*TO DO*: Review the material and extract every line in which the word "height" occurs.

*RECORDS TO USE*:
=== Section Start ===
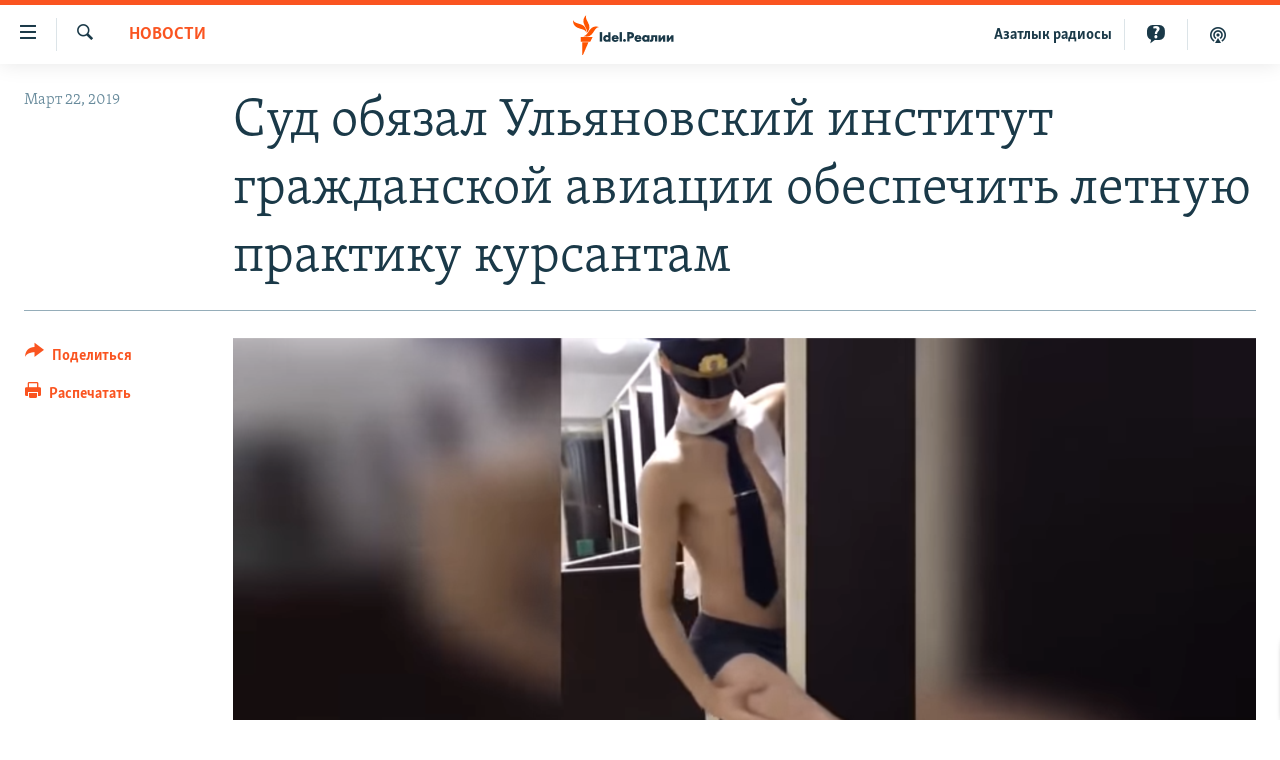

--- FILE ---
content_type: image/svg+xml
request_url: https://www.idelreal.org/Content/responsive/RFE/ru-BA/img/logo-compact.svg
body_size: 1011
content:
<?xml version="1.0" encoding="UTF-8"?>
<svg id="tatar_x5F_bashkir_x5F_ru__x28_Idel.realii_x29_" xmlns="http://www.w3.org/2000/svg" version="1.1" viewBox="0 0 242 72">
  <defs>
    <style>
      .st0 {
        fill: #1a3948;
      }

      .st1 {
        fill: #ff5400;
      }
    </style>
  </defs>
  <g id="Color">
    <path id="M" class="st1" d="M46.8,21.7c-6.2.7-7.9,7.1-12.6,12.7-6.2,7.4-15.4,3.6-15.4,3.6,6.2-.8,8-7.2,12.8-12.8,6.3-7.3,15.2-3.5,15.2-3.5ZM24.4,32.6s7.7-6.1,4.4-15.2C26.3,10.5,21.4,5.7,24,0,24,0,16.3,6.2,19.5,15.2c2.4,6.9,7.4,11.7,4.9,17.4ZM24,31.3s.7-10-7.8-13.7C9.5,14.6,2.4,14.8,0,9.1c0,0-1,9.9,8.1,13.7s13.4,2.7,15.8,8.5ZM13.8,48h17.4l4.1-8.2H13.8v8.2ZM16.5,72h1.5l10-22.9h-11.4v22.9Z"/>
    <g>
      <rect class="st0" x="48.3" y="30.8" width="4.4" height="17.1"/>
      <path class="st0" d="M63.8,37.2c-.8-.8-2-1.2-3.3-1.2s-3,.6-4.1,1.6c-1.2,1.1-1.9,2.7-1.9,4.6s.7,3.5,1.8,4.6c1.1,1.1,2.4,1.6,4.1,1.6s2.5-.4,3.3-1.3v.9h4.2v-17.1h-4.2v6.4ZM63.2,44c-.5.5-1.2.8-1.9.8s-1.3-.3-1.7-.7c-.5-.5-.8-1.2-.8-1.9s.4-1.6.8-1.9c.5-.5,1.1-.7,1.8-.7s1.4.2,1.9.7c.5.5.8,1.1.8,1.9s-.5,1.6-.8,1.8Z"/>
      <path class="st0" d="M76.1,36c-1.9,0-3.4.6-4.5,1.7-1.1,1.1-1.8,2.8-1.8,4.6s.6,3.3,1.8,4.5c1.5,1.5,3.2,1.7,4.7,1.7s2.7-.3,3.7-.9c.8-.5,1.8-1.3,2.3-2.9v-.3c0,0-3.8-.4-3.8-.4v.2c-.4.6-.8.8-.8.8-.3.2-.8.3-1.4.3s-1.3-.2-1.7-.6c-.4-.4-.6-1-.6-1.5h8.5v-.6c0-2-.5-3.5-1.7-4.7-1.1-1.2-2.7-1.7-4.7-1.7ZM74.1,40.4c.1-.3.3-.5.5-.8.4-.4,1-.7,1.7-.7s1.2.2,1.6.6c.3.3.5.6.6.9h-4.3Z"/>
      <rect class="st0" x="84.2" y="30.8" width="4.2" height="17.1"/>
      <path class="st0" d="M93,43.3c-1.4,0-2.6,1.1-2.6,2.5s1.1,2.5,2.6,2.5,2.6-1.1,2.6-2.5-1.1-2.5-2.6-2.5Z"/>
      <path class="st0" d="M104,30.8h-6.2v17.1h4.4v-5.8h2.1c1.4,0,3.1-.2,4.5-1.5,1-1,1.5-2.4,1.5-4.1s-.6-3.2-1.7-4.2c-1.5-1.3-3.2-1.4-4.6-1.4ZM105.3,37.9c-.5.5-1.3.6-1.9.6h-1.2v-4h1.1c.7,0,1.5,0,2,.6.4.3.6.8.6,1.4s-.2,1.1-.6,1.5Z"/>
      <path class="st0" d="M117.3,36c-1.9,0-3.4.6-4.5,1.7-1.1,1.1-1.8,2.8-1.8,4.6s.6,3.3,1.8,4.5c1.5,1.5,3.2,1.7,4.7,1.7s2.7-.3,3.7-.9c.8-.5,1.8-1.3,2.3-2.9v-.3c0,0-3.8-.4-3.8-.4v.2c-.4.6-.8.8-.8.8-.3.2-.8.3-1.4.3s-1.3-.2-1.7-.6c-.4-.4-.6-1-.6-1.5h8.5v-.6c0-2-.5-3.5-1.7-4.7-1.1-1.2-2.7-1.7-4.7-1.7ZM115.4,40.4c.1-.3.3-.5.5-.8.4-.4,1-.7,1.7-.7s1.2.2,1.6.6c.3.3.5.6.6.9h-4.3Z"/>
      <path class="st0" d="M133.9,37.2c-1-1-2.3-1.2-3.3-1.2-1.6,0-3.1.6-4.1,1.6-1.2,1.1-1.8,2.8-1.8,4.7s.6,3.1,1.7,4.3c1.2,1.2,2.5,1.8,4.4,1.8s2.3-.4,3.1-1.3v.9h4.2v-11.6h-4.2v.8ZM133.3,44.1c-.5.4-1.1.7-1.7.7s-1.5-.3-2-.8c-.3-.3-.7-.9-.7-1.8s.3-1.3.8-1.8c.5-.5,1.2-.7,1.8-.7s1.4.3,1.9.7c.5.5.8,1.1.8,1.9s-.4,1.6-.8,1.9Z"/>
      <path class="st0" d="M141.4,42.8c0,.7-.1,1.3-.4,1.6-.4.4-1.2.3-1.5.3h-.3c0,0,0,3.3,0,3.3h.2c.5.2.9.2,1.5.2,1.1,0,2.3-.1,3.3-1.3.8-.9,1.2-2.2,1.2-4v-3.2h2.5v8.2h4.2v-11.6h-10.6v6.4Z"/>
      <polygon class="st0" points="158.5 42.2 158.5 36.4 154.3 36.4 154.3 48 158.1 48 162.6 42 162.6 48 166.7 48 166.7 36.4 163 36.4 158.5 42.2"/>
      <polygon class="st0" points="177.8 36.4 173.3 42.2 173.3 36.4 169.1 36.4 169.1 48 172.9 48 177.4 42 177.4 48 181.5 48 181.5 36.4 177.8 36.4"/>
    </g>
  </g>
</svg>

--- FILE ---
content_type: image/svg+xml
request_url: https://www.idelreal.org/Content/responsive/RFE/ru-BA/img/logo.svg
body_size: 1199
content:
<?xml version="1.0" encoding="UTF-8"?>
<svg id="tatar_bashkir_ru" xmlns="http://www.w3.org/2000/svg" viewBox="0 0 205.38 80">
  <defs>
    <style>
      .cls-1 {
        fill: #1a3948;
      }

      .cls-1, .cls-2 {
        stroke-width: 0px;
      }

      .cls-2 {
        fill: #fa5420;
      }
    </style>
  </defs>
  <g id="tatar_bashkir_ru-2" data-name="tatar_bashkir_ru">
    <path class="cls-1" d="m55.76,53.34h-3.27v-13.38h3.27v13.38Zm24.64-13.4v13.4h3.07v-13.4h-3.07Zm6.66,13.72c-1.08,0-1.92-.83-1.92-1.88s.84-1.88,1.92-1.88,1.92.83,1.92,1.88-.84,1.88-1.92,1.88Zm7.01-.32h-3.27v-13.38h4.83c1.08,0,2.46.13,3.59,1.11.9.78,1.34,1.85,1.34,3.27,0,1.31-.4,2.37-1.18,3.17-1.06,1.06-2.42,1.19-3.5,1.19h-1.82v4.64Zm0-7.3h1.03c.34,0,1.12,0,1.62-.47.31-.3.48-.75.48-1.25s-.17-.95-.48-1.23c-.45-.42-1.1-.48-1.69-.48h-.97v3.43Zm11.8,7.59c-1.16,0-2.5-.15-3.66-1.29-.89-.87-1.38-2.1-1.38-3.47s.51-2.65,1.4-3.55c.88-.86,2.06-1.29,3.52-1.29,1.57,0,2.76.44,3.64,1.35.87.9,1.3,2.1,1.3,3.64v.38h-6.73c.02.43.18,1,.52,1.37.33.36.8.53,1.44.53.45,0,.87-.09,1.13-.25,0,0,.35-.2.6-.7l.02-.05,2.9.29-.03.09c-.4,1.23-1.18,1.91-1.77,2.26-.78.46-1.67.67-2.89.67Zm-1.8-6.09h3.74c-.07-.22-.22-.6-.54-.89-.34-.31-.79-.47-1.32-.47-.58,0-1.04.18-1.42.55-.23.24-.38.52-.46.82Zm12.56,6.09c-1.46,0-2.52-.42-3.44-1.37-.89-.93-1.34-2.06-1.34-3.37,0-1.42.52-2.74,1.42-3.63.81-.79,1.94-1.23,3.19-1.23.82,0,1.94.2,2.75,1.14v-.84h3.07v9h-3.07v-.9c-.61.8-1.48,1.2-2.59,1.2Zm-.98-6.37c-.29.29-.64.79-.64,1.55s.32,1.25.59,1.53c.41.42,1.03.67,1.66.67.54,0,1.08-.22,1.46-.59.31-.29.68-.8.68-1.61,0-.62-.23-1.19-.64-1.57-.47-.44-1.11-.59-1.56-.59-.58,0-1.15.23-1.54.61h0Zm8.91,6.19c-.43,0-.76-.04-1.15-.14l-.06-.02v-2.43l.1.03c.33.09.97.14,1.32-.23.23-.29.34-.74.34-1.35v-4.98h8.19v9h-3.07v-6.54h-2.21v2.64c0,1.38-.3,2.38-.91,3.07-.78.84-1.73.96-2.55.96Zm20.37-.12h-3.07v-4.98l-3.72,4.98h-2.83v-9h3.07v4.9l3.72-4.9h2.83v9Zm11.71,0h-3.07v-4.98l-3.72,4.98h-2.83v-9h3.07v4.9l3.72-4.9h2.83v9Zm-82.6.3c-1.16,0-2.5-.15-3.66-1.29-.89-.87-1.38-2.1-1.38-3.47s.51-2.65,1.4-3.55c.88-.86,2.06-1.29,3.52-1.29,1.57,0,2.76.44,3.64,1.35.87.9,1.3,2.1,1.3,3.64v.38h-6.73c.02.43.18,1,.52,1.37.33.36.8.53,1.44.53.45,0,.87-.09,1.13-.25,0,0,.35-.2.6-.7l.02-.05,2.9.29-.03.09c-.4,1.23-1.18,1.91-1.77,2.26-.78.46-1.67.67-2.89.67Zm-1.8-6.09h3.74c-.07-.22-.22-.6-.54-.89-.34-.31-.79-.47-1.32-.47-.58,0-1.04.18-1.42.55-.23.24-.38.52-.46.82Zm-7.73-7.61v5.08c-.65-.67-1.57-1.03-2.64-1.03-1.22,0-2.36.43-3.21,1.22-.94.87-1.45,2.14-1.45,3.56s.51,2.71,1.44,3.62c.85.85,1.85,1.24,3.17,1.24,1.13,0,2.04-.36,2.68-1.08v.79h3.18v-13.4h-3.18Zm-.44,10.36c-.4.37-.99.61-1.54.61-.51,0-1.02-.21-1.4-.57-.42-.39-.66-.94-.66-1.51,0-.39.09-.72.22-.97.13-.26.29-.45.44-.59.41-.38.85-.55,1.44-.55.63,0,1.12.19,1.52.6.4.42.6.91.6,1.51,0,.78-.39,1.25-.62,1.47Z"/>
  </g>
  <g id="New_Symbol" data-name="New Symbol">
    <path class="cls-2" d="m52.19,24.13c-6.89.8-8.83,7.93-14.01,14.09-6.93,8.22-17.21,4-17.21,4,6.93-.86,8.92-8.04,14.23-14.17,7.04-8.13,16.99-3.91,16.99-3.91Zm-24.98,12.06s8.62-6.83,4.9-16.89c-2.8-7.59-8.2-12.97-5.34-19.3,0,0-8.54,6.93-4.98,16.89,2.72,7.62,8.28,12.97,5.42,19.3Zm-.5-1.45s.83-11.07-8.72-15.28C10.54,16.19,2.71,16.49.03,10.08c0,0-1.06,11,9.07,15.26,7.5,3.15,14.93,2.99,17.61,9.4Zm-11.35,18.59h19.37l4.52-9.09H15.36v9.09Zm3.09,26.67h1.63l11.12-25.45h-12.75v25.45Z"/>
  </g>
</svg>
=== Section End ===
*EXERCISE ANSWER*:
      <rect class="st0" x="48.3" y="30.8" width="4.4" height="17.1"/>
      <rect class="st0" x="84.2" y="30.8" width="4.2" height="17.1"/>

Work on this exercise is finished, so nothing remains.